■ **Document**:
◆ ◆ ◆

The fourth stage will be a political coup — albeit a quiet, digital one.

The World Economic Forum calls the digital data age “the fourth industrial revolution”. But what will the new regime be like?

Billionaire investor George Soros said social media companies like Facebook and Google risk compromising themselves by cooperating with authorities in Russia and China and creating a “web of totalitarian control”.

In an outspoken dinner speech during the summit, he warned of an “alliance between authoritarian states and these large, data-rich IT monopolies”.

World leaders at Davos echoed the warning about data and power.

“The danger is that we are too slow and that the world is destroying us while we are still asking who really owns our data,” said German Chancellor Angela Merkel in a speech.

Dehumanisation

In response to the tech upheaval, a grouping of companies at Davos launched Skillset, a platform to help workers evaluate their job skills and acquire new ones.

But while the companies were looking to preserve their human resources, others were casting doubt on the very future of the “H” in “HR”.

Once technology has taken our data, our political rights, our jobs and our free will, it will come for our souls.

For Harari, author of the two-book series “Homo Sapiens”, the tech shift is an evolutionary one.

“By hacking organisms, elites might gain the power to engineer the future of life itself,” he said.

“If too much of the data becomes concentrated in too few hands, humanity will split not into classes, it will split into different species.”

◆ ◆ ◆

[Data items]
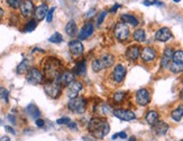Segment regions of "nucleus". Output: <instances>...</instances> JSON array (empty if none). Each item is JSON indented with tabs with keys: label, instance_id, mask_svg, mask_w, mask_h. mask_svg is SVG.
<instances>
[{
	"label": "nucleus",
	"instance_id": "f257e3e1",
	"mask_svg": "<svg viewBox=\"0 0 183 141\" xmlns=\"http://www.w3.org/2000/svg\"><path fill=\"white\" fill-rule=\"evenodd\" d=\"M88 130L97 139H102L110 131V125L104 118H93L88 123Z\"/></svg>",
	"mask_w": 183,
	"mask_h": 141
},
{
	"label": "nucleus",
	"instance_id": "f03ea898",
	"mask_svg": "<svg viewBox=\"0 0 183 141\" xmlns=\"http://www.w3.org/2000/svg\"><path fill=\"white\" fill-rule=\"evenodd\" d=\"M45 74L48 77H57L60 75V62L57 59L50 58L44 66Z\"/></svg>",
	"mask_w": 183,
	"mask_h": 141
},
{
	"label": "nucleus",
	"instance_id": "7ed1b4c3",
	"mask_svg": "<svg viewBox=\"0 0 183 141\" xmlns=\"http://www.w3.org/2000/svg\"><path fill=\"white\" fill-rule=\"evenodd\" d=\"M68 108L71 111L75 112V113H83L87 108V102L81 96H76L74 99H71L68 103Z\"/></svg>",
	"mask_w": 183,
	"mask_h": 141
},
{
	"label": "nucleus",
	"instance_id": "20e7f679",
	"mask_svg": "<svg viewBox=\"0 0 183 141\" xmlns=\"http://www.w3.org/2000/svg\"><path fill=\"white\" fill-rule=\"evenodd\" d=\"M26 78H27L28 83H30L33 85H37V84H40V83L43 82L44 75L38 68L33 67V68H29V70L27 72Z\"/></svg>",
	"mask_w": 183,
	"mask_h": 141
},
{
	"label": "nucleus",
	"instance_id": "39448f33",
	"mask_svg": "<svg viewBox=\"0 0 183 141\" xmlns=\"http://www.w3.org/2000/svg\"><path fill=\"white\" fill-rule=\"evenodd\" d=\"M44 91H45V93L47 94L50 98L57 99L61 95L62 87L56 82H53V83H48V84H46V85L44 86Z\"/></svg>",
	"mask_w": 183,
	"mask_h": 141
},
{
	"label": "nucleus",
	"instance_id": "423d86ee",
	"mask_svg": "<svg viewBox=\"0 0 183 141\" xmlns=\"http://www.w3.org/2000/svg\"><path fill=\"white\" fill-rule=\"evenodd\" d=\"M115 36L116 38L121 42L126 40L129 37V28L127 27V25H125L124 23L117 24L115 27Z\"/></svg>",
	"mask_w": 183,
	"mask_h": 141
},
{
	"label": "nucleus",
	"instance_id": "0eeeda50",
	"mask_svg": "<svg viewBox=\"0 0 183 141\" xmlns=\"http://www.w3.org/2000/svg\"><path fill=\"white\" fill-rule=\"evenodd\" d=\"M74 81V74L72 72H63L55 78V82L61 86H69Z\"/></svg>",
	"mask_w": 183,
	"mask_h": 141
},
{
	"label": "nucleus",
	"instance_id": "6e6552de",
	"mask_svg": "<svg viewBox=\"0 0 183 141\" xmlns=\"http://www.w3.org/2000/svg\"><path fill=\"white\" fill-rule=\"evenodd\" d=\"M114 115L116 118H118L123 121H131V120H135L136 119V114L130 111V110H124V109H118L115 110L114 112Z\"/></svg>",
	"mask_w": 183,
	"mask_h": 141
},
{
	"label": "nucleus",
	"instance_id": "1a4fd4ad",
	"mask_svg": "<svg viewBox=\"0 0 183 141\" xmlns=\"http://www.w3.org/2000/svg\"><path fill=\"white\" fill-rule=\"evenodd\" d=\"M151 96H149V92L146 89H140L136 92V102L142 106L147 105L149 103Z\"/></svg>",
	"mask_w": 183,
	"mask_h": 141
},
{
	"label": "nucleus",
	"instance_id": "9d476101",
	"mask_svg": "<svg viewBox=\"0 0 183 141\" xmlns=\"http://www.w3.org/2000/svg\"><path fill=\"white\" fill-rule=\"evenodd\" d=\"M82 83L79 82V81H73V82L68 86V92H66V95L68 98L70 99H74L78 96V94L80 93V91L82 90Z\"/></svg>",
	"mask_w": 183,
	"mask_h": 141
},
{
	"label": "nucleus",
	"instance_id": "9b49d317",
	"mask_svg": "<svg viewBox=\"0 0 183 141\" xmlns=\"http://www.w3.org/2000/svg\"><path fill=\"white\" fill-rule=\"evenodd\" d=\"M125 76H126V68H125L124 65L118 64V65L115 67L114 73H112V78H114V81L117 83H121L124 81Z\"/></svg>",
	"mask_w": 183,
	"mask_h": 141
},
{
	"label": "nucleus",
	"instance_id": "f8f14e48",
	"mask_svg": "<svg viewBox=\"0 0 183 141\" xmlns=\"http://www.w3.org/2000/svg\"><path fill=\"white\" fill-rule=\"evenodd\" d=\"M69 48L71 52L72 55L74 56H80V55L83 53V45L80 40H71L69 42Z\"/></svg>",
	"mask_w": 183,
	"mask_h": 141
},
{
	"label": "nucleus",
	"instance_id": "ddd939ff",
	"mask_svg": "<svg viewBox=\"0 0 183 141\" xmlns=\"http://www.w3.org/2000/svg\"><path fill=\"white\" fill-rule=\"evenodd\" d=\"M20 12L24 17H29L34 10V4L32 0H24L20 5Z\"/></svg>",
	"mask_w": 183,
	"mask_h": 141
},
{
	"label": "nucleus",
	"instance_id": "4468645a",
	"mask_svg": "<svg viewBox=\"0 0 183 141\" xmlns=\"http://www.w3.org/2000/svg\"><path fill=\"white\" fill-rule=\"evenodd\" d=\"M171 37H172V33L167 27L159 28L155 34V38L157 39V40H159V42H167L169 39H171Z\"/></svg>",
	"mask_w": 183,
	"mask_h": 141
},
{
	"label": "nucleus",
	"instance_id": "2eb2a0df",
	"mask_svg": "<svg viewBox=\"0 0 183 141\" xmlns=\"http://www.w3.org/2000/svg\"><path fill=\"white\" fill-rule=\"evenodd\" d=\"M155 56L156 52L152 47H145V48H143V51L140 52V57H142L144 62H152L153 59L155 58Z\"/></svg>",
	"mask_w": 183,
	"mask_h": 141
},
{
	"label": "nucleus",
	"instance_id": "dca6fc26",
	"mask_svg": "<svg viewBox=\"0 0 183 141\" xmlns=\"http://www.w3.org/2000/svg\"><path fill=\"white\" fill-rule=\"evenodd\" d=\"M173 54H174V52H173V49H172L171 47H166V48L164 49L163 57H162V61H161L162 67L166 68V67L169 66V64H170L172 57H173Z\"/></svg>",
	"mask_w": 183,
	"mask_h": 141
},
{
	"label": "nucleus",
	"instance_id": "f3484780",
	"mask_svg": "<svg viewBox=\"0 0 183 141\" xmlns=\"http://www.w3.org/2000/svg\"><path fill=\"white\" fill-rule=\"evenodd\" d=\"M93 34V24L87 23L83 26V28L80 30L79 39H87Z\"/></svg>",
	"mask_w": 183,
	"mask_h": 141
},
{
	"label": "nucleus",
	"instance_id": "a211bd4d",
	"mask_svg": "<svg viewBox=\"0 0 183 141\" xmlns=\"http://www.w3.org/2000/svg\"><path fill=\"white\" fill-rule=\"evenodd\" d=\"M99 61L101 63V65H102V68H108V67H110L114 64L115 57L111 54H104L100 57Z\"/></svg>",
	"mask_w": 183,
	"mask_h": 141
},
{
	"label": "nucleus",
	"instance_id": "6ab92c4d",
	"mask_svg": "<svg viewBox=\"0 0 183 141\" xmlns=\"http://www.w3.org/2000/svg\"><path fill=\"white\" fill-rule=\"evenodd\" d=\"M140 55V47L135 46V45H134V46H130L127 49V52H126V56H127L130 61H136V59L138 58Z\"/></svg>",
	"mask_w": 183,
	"mask_h": 141
},
{
	"label": "nucleus",
	"instance_id": "aec40b11",
	"mask_svg": "<svg viewBox=\"0 0 183 141\" xmlns=\"http://www.w3.org/2000/svg\"><path fill=\"white\" fill-rule=\"evenodd\" d=\"M167 130H169V124L163 121H157L155 124H154V131H155V133L159 134V136L165 134V133L167 132Z\"/></svg>",
	"mask_w": 183,
	"mask_h": 141
},
{
	"label": "nucleus",
	"instance_id": "412c9836",
	"mask_svg": "<svg viewBox=\"0 0 183 141\" xmlns=\"http://www.w3.org/2000/svg\"><path fill=\"white\" fill-rule=\"evenodd\" d=\"M47 15V6L45 4H42L40 5L38 7H36V10H35V16L36 18L38 20H42L44 19L45 17Z\"/></svg>",
	"mask_w": 183,
	"mask_h": 141
},
{
	"label": "nucleus",
	"instance_id": "4be33fe9",
	"mask_svg": "<svg viewBox=\"0 0 183 141\" xmlns=\"http://www.w3.org/2000/svg\"><path fill=\"white\" fill-rule=\"evenodd\" d=\"M120 19L124 24H129L131 26H137L138 25V20L135 16L133 15H128V14H125V15H121Z\"/></svg>",
	"mask_w": 183,
	"mask_h": 141
},
{
	"label": "nucleus",
	"instance_id": "5701e85b",
	"mask_svg": "<svg viewBox=\"0 0 183 141\" xmlns=\"http://www.w3.org/2000/svg\"><path fill=\"white\" fill-rule=\"evenodd\" d=\"M145 119H146V121H147L148 124L154 125L156 122L159 121V113H157L156 111H154V110H152V111H148Z\"/></svg>",
	"mask_w": 183,
	"mask_h": 141
},
{
	"label": "nucleus",
	"instance_id": "b1692460",
	"mask_svg": "<svg viewBox=\"0 0 183 141\" xmlns=\"http://www.w3.org/2000/svg\"><path fill=\"white\" fill-rule=\"evenodd\" d=\"M26 111H27V113L30 115V117L33 118V119H38L40 115V109L37 108V106L35 105V104H29V105L27 106V109H26Z\"/></svg>",
	"mask_w": 183,
	"mask_h": 141
},
{
	"label": "nucleus",
	"instance_id": "393cba45",
	"mask_svg": "<svg viewBox=\"0 0 183 141\" xmlns=\"http://www.w3.org/2000/svg\"><path fill=\"white\" fill-rule=\"evenodd\" d=\"M171 118L176 122L181 121V119L183 118V104H181V105L178 106L174 111H172Z\"/></svg>",
	"mask_w": 183,
	"mask_h": 141
},
{
	"label": "nucleus",
	"instance_id": "a878e982",
	"mask_svg": "<svg viewBox=\"0 0 183 141\" xmlns=\"http://www.w3.org/2000/svg\"><path fill=\"white\" fill-rule=\"evenodd\" d=\"M65 31H66V34H68L70 37L75 36V34H76V24H75V21H74V20H71V21H69V23L66 24Z\"/></svg>",
	"mask_w": 183,
	"mask_h": 141
},
{
	"label": "nucleus",
	"instance_id": "bb28decb",
	"mask_svg": "<svg viewBox=\"0 0 183 141\" xmlns=\"http://www.w3.org/2000/svg\"><path fill=\"white\" fill-rule=\"evenodd\" d=\"M85 70H87V64H85V61H84V59L75 65V67H74V72H75L78 75L84 74Z\"/></svg>",
	"mask_w": 183,
	"mask_h": 141
},
{
	"label": "nucleus",
	"instance_id": "cd10ccee",
	"mask_svg": "<svg viewBox=\"0 0 183 141\" xmlns=\"http://www.w3.org/2000/svg\"><path fill=\"white\" fill-rule=\"evenodd\" d=\"M28 70H29V63H28L27 59H24V61L17 66V73H18V74H24V73H26Z\"/></svg>",
	"mask_w": 183,
	"mask_h": 141
},
{
	"label": "nucleus",
	"instance_id": "c85d7f7f",
	"mask_svg": "<svg viewBox=\"0 0 183 141\" xmlns=\"http://www.w3.org/2000/svg\"><path fill=\"white\" fill-rule=\"evenodd\" d=\"M133 37L137 42H144L145 38H146V35H145L144 29H137V30H135L133 33Z\"/></svg>",
	"mask_w": 183,
	"mask_h": 141
},
{
	"label": "nucleus",
	"instance_id": "c756f323",
	"mask_svg": "<svg viewBox=\"0 0 183 141\" xmlns=\"http://www.w3.org/2000/svg\"><path fill=\"white\" fill-rule=\"evenodd\" d=\"M172 59H173V62L176 63V64H181V65H183V51H181V49L175 51Z\"/></svg>",
	"mask_w": 183,
	"mask_h": 141
},
{
	"label": "nucleus",
	"instance_id": "7c9ffc66",
	"mask_svg": "<svg viewBox=\"0 0 183 141\" xmlns=\"http://www.w3.org/2000/svg\"><path fill=\"white\" fill-rule=\"evenodd\" d=\"M48 40L53 44H60L61 42L63 40V37H62V35H61L60 33H54V34L48 38Z\"/></svg>",
	"mask_w": 183,
	"mask_h": 141
},
{
	"label": "nucleus",
	"instance_id": "2f4dec72",
	"mask_svg": "<svg viewBox=\"0 0 183 141\" xmlns=\"http://www.w3.org/2000/svg\"><path fill=\"white\" fill-rule=\"evenodd\" d=\"M37 26V21L35 19H30L26 24V27H25V31H33Z\"/></svg>",
	"mask_w": 183,
	"mask_h": 141
},
{
	"label": "nucleus",
	"instance_id": "473e14b6",
	"mask_svg": "<svg viewBox=\"0 0 183 141\" xmlns=\"http://www.w3.org/2000/svg\"><path fill=\"white\" fill-rule=\"evenodd\" d=\"M170 68H171L172 73H180V72H182L183 70V65H181V64H176V63L173 62L171 64Z\"/></svg>",
	"mask_w": 183,
	"mask_h": 141
},
{
	"label": "nucleus",
	"instance_id": "72a5a7b5",
	"mask_svg": "<svg viewBox=\"0 0 183 141\" xmlns=\"http://www.w3.org/2000/svg\"><path fill=\"white\" fill-rule=\"evenodd\" d=\"M9 92L7 89H5L4 86H0V99H4L6 102H8Z\"/></svg>",
	"mask_w": 183,
	"mask_h": 141
},
{
	"label": "nucleus",
	"instance_id": "f704fd0d",
	"mask_svg": "<svg viewBox=\"0 0 183 141\" xmlns=\"http://www.w3.org/2000/svg\"><path fill=\"white\" fill-rule=\"evenodd\" d=\"M91 66H92V70H95V72H99V70H104V68H102V65H101V63H100L99 59H95V61L92 62Z\"/></svg>",
	"mask_w": 183,
	"mask_h": 141
},
{
	"label": "nucleus",
	"instance_id": "c9c22d12",
	"mask_svg": "<svg viewBox=\"0 0 183 141\" xmlns=\"http://www.w3.org/2000/svg\"><path fill=\"white\" fill-rule=\"evenodd\" d=\"M7 4L9 5V7L12 9H17L20 7L21 5V0H7Z\"/></svg>",
	"mask_w": 183,
	"mask_h": 141
},
{
	"label": "nucleus",
	"instance_id": "e433bc0d",
	"mask_svg": "<svg viewBox=\"0 0 183 141\" xmlns=\"http://www.w3.org/2000/svg\"><path fill=\"white\" fill-rule=\"evenodd\" d=\"M114 101L117 102V103H120L121 101H124L125 99V92H117V93L114 94Z\"/></svg>",
	"mask_w": 183,
	"mask_h": 141
},
{
	"label": "nucleus",
	"instance_id": "4c0bfd02",
	"mask_svg": "<svg viewBox=\"0 0 183 141\" xmlns=\"http://www.w3.org/2000/svg\"><path fill=\"white\" fill-rule=\"evenodd\" d=\"M106 15H107V11H101V12H100L99 17H98V20H97V25H98V26H100V25L102 24L104 19L106 18Z\"/></svg>",
	"mask_w": 183,
	"mask_h": 141
},
{
	"label": "nucleus",
	"instance_id": "58836bf2",
	"mask_svg": "<svg viewBox=\"0 0 183 141\" xmlns=\"http://www.w3.org/2000/svg\"><path fill=\"white\" fill-rule=\"evenodd\" d=\"M54 10H55V7L51 8V10L47 12V15H46V21L47 23H51L53 20V14H54Z\"/></svg>",
	"mask_w": 183,
	"mask_h": 141
},
{
	"label": "nucleus",
	"instance_id": "ea45409f",
	"mask_svg": "<svg viewBox=\"0 0 183 141\" xmlns=\"http://www.w3.org/2000/svg\"><path fill=\"white\" fill-rule=\"evenodd\" d=\"M69 122H70V119L66 118V117H64V118L59 119V120L56 121V123H57V124H68Z\"/></svg>",
	"mask_w": 183,
	"mask_h": 141
},
{
	"label": "nucleus",
	"instance_id": "a19ab883",
	"mask_svg": "<svg viewBox=\"0 0 183 141\" xmlns=\"http://www.w3.org/2000/svg\"><path fill=\"white\" fill-rule=\"evenodd\" d=\"M93 15H96V9H90L85 14V18H91V17H93Z\"/></svg>",
	"mask_w": 183,
	"mask_h": 141
},
{
	"label": "nucleus",
	"instance_id": "79ce46f5",
	"mask_svg": "<svg viewBox=\"0 0 183 141\" xmlns=\"http://www.w3.org/2000/svg\"><path fill=\"white\" fill-rule=\"evenodd\" d=\"M36 125H37L38 128H43L44 125H45V122H44V120H42V119H37V120H36Z\"/></svg>",
	"mask_w": 183,
	"mask_h": 141
},
{
	"label": "nucleus",
	"instance_id": "37998d69",
	"mask_svg": "<svg viewBox=\"0 0 183 141\" xmlns=\"http://www.w3.org/2000/svg\"><path fill=\"white\" fill-rule=\"evenodd\" d=\"M5 130H6L7 132L11 133V134H16V132H15V130L12 129L11 127H9V125H6V127H5Z\"/></svg>",
	"mask_w": 183,
	"mask_h": 141
},
{
	"label": "nucleus",
	"instance_id": "c03bdc74",
	"mask_svg": "<svg viewBox=\"0 0 183 141\" xmlns=\"http://www.w3.org/2000/svg\"><path fill=\"white\" fill-rule=\"evenodd\" d=\"M68 125H69V128H71V129H76V127H78L75 122H69Z\"/></svg>",
	"mask_w": 183,
	"mask_h": 141
},
{
	"label": "nucleus",
	"instance_id": "a18cd8bd",
	"mask_svg": "<svg viewBox=\"0 0 183 141\" xmlns=\"http://www.w3.org/2000/svg\"><path fill=\"white\" fill-rule=\"evenodd\" d=\"M119 7H120V5H118V4L115 5V6H112V8L110 9V11H111V12H115L116 10H117V9H118Z\"/></svg>",
	"mask_w": 183,
	"mask_h": 141
},
{
	"label": "nucleus",
	"instance_id": "49530a36",
	"mask_svg": "<svg viewBox=\"0 0 183 141\" xmlns=\"http://www.w3.org/2000/svg\"><path fill=\"white\" fill-rule=\"evenodd\" d=\"M118 137L121 138V139H126V137H127V134L125 132H119L118 133Z\"/></svg>",
	"mask_w": 183,
	"mask_h": 141
},
{
	"label": "nucleus",
	"instance_id": "de8ad7c7",
	"mask_svg": "<svg viewBox=\"0 0 183 141\" xmlns=\"http://www.w3.org/2000/svg\"><path fill=\"white\" fill-rule=\"evenodd\" d=\"M8 119H9V121L11 122L12 124H15V123H16V120H15V118L12 117V115H9V117H8Z\"/></svg>",
	"mask_w": 183,
	"mask_h": 141
},
{
	"label": "nucleus",
	"instance_id": "09e8293b",
	"mask_svg": "<svg viewBox=\"0 0 183 141\" xmlns=\"http://www.w3.org/2000/svg\"><path fill=\"white\" fill-rule=\"evenodd\" d=\"M0 141H10V138L7 137V136H4V137L0 138Z\"/></svg>",
	"mask_w": 183,
	"mask_h": 141
},
{
	"label": "nucleus",
	"instance_id": "8fccbe9b",
	"mask_svg": "<svg viewBox=\"0 0 183 141\" xmlns=\"http://www.w3.org/2000/svg\"><path fill=\"white\" fill-rule=\"evenodd\" d=\"M144 5H145V6H151V5H153V2H152V1H148V0H145V1H144Z\"/></svg>",
	"mask_w": 183,
	"mask_h": 141
},
{
	"label": "nucleus",
	"instance_id": "3c124183",
	"mask_svg": "<svg viewBox=\"0 0 183 141\" xmlns=\"http://www.w3.org/2000/svg\"><path fill=\"white\" fill-rule=\"evenodd\" d=\"M180 99H181V100H183V89L181 90V92H180Z\"/></svg>",
	"mask_w": 183,
	"mask_h": 141
},
{
	"label": "nucleus",
	"instance_id": "603ef678",
	"mask_svg": "<svg viewBox=\"0 0 183 141\" xmlns=\"http://www.w3.org/2000/svg\"><path fill=\"white\" fill-rule=\"evenodd\" d=\"M2 16H4V10H2L1 8H0V18H1Z\"/></svg>",
	"mask_w": 183,
	"mask_h": 141
},
{
	"label": "nucleus",
	"instance_id": "864d4df0",
	"mask_svg": "<svg viewBox=\"0 0 183 141\" xmlns=\"http://www.w3.org/2000/svg\"><path fill=\"white\" fill-rule=\"evenodd\" d=\"M129 141H135V137H131L130 139H129Z\"/></svg>",
	"mask_w": 183,
	"mask_h": 141
},
{
	"label": "nucleus",
	"instance_id": "5fc2aeb1",
	"mask_svg": "<svg viewBox=\"0 0 183 141\" xmlns=\"http://www.w3.org/2000/svg\"><path fill=\"white\" fill-rule=\"evenodd\" d=\"M173 1H174V2H180L181 0H173Z\"/></svg>",
	"mask_w": 183,
	"mask_h": 141
},
{
	"label": "nucleus",
	"instance_id": "6e6d98bb",
	"mask_svg": "<svg viewBox=\"0 0 183 141\" xmlns=\"http://www.w3.org/2000/svg\"><path fill=\"white\" fill-rule=\"evenodd\" d=\"M181 141H183V140H181Z\"/></svg>",
	"mask_w": 183,
	"mask_h": 141
}]
</instances>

◆ ◆ ◆

■ **Exercise instructions**:
a) Please translate this sentence from the Davos article into Spanish: "World leaders at Davos echoed the warning about data and power."
b) Reproduce the part of the Davos article starting with "Dehumanisation" and going on through "an evolutionary one.", switching "Skillset" to "Skillhub".

■ **Expected answers**:
a) Los líderes mundiales en Davos se hicieron eco de la advertencia sobre los datos y el poder.

b)
Dehumanisation

In response to the tech upheaval, a grouping of companies at Davos launched Skillhub, a platform to help workers evaluate their job skills and acquire new ones.

But while the companies were looking to preserve their human resources, others were casting doubt on the very future of the “H” in “HR”.

Once technology has taken our data, our political rights, our jobs and our free will, it will come for our souls.

For Harari, author of the two-book series “Homo Sapiens”, the tech shift is an evolutionary one.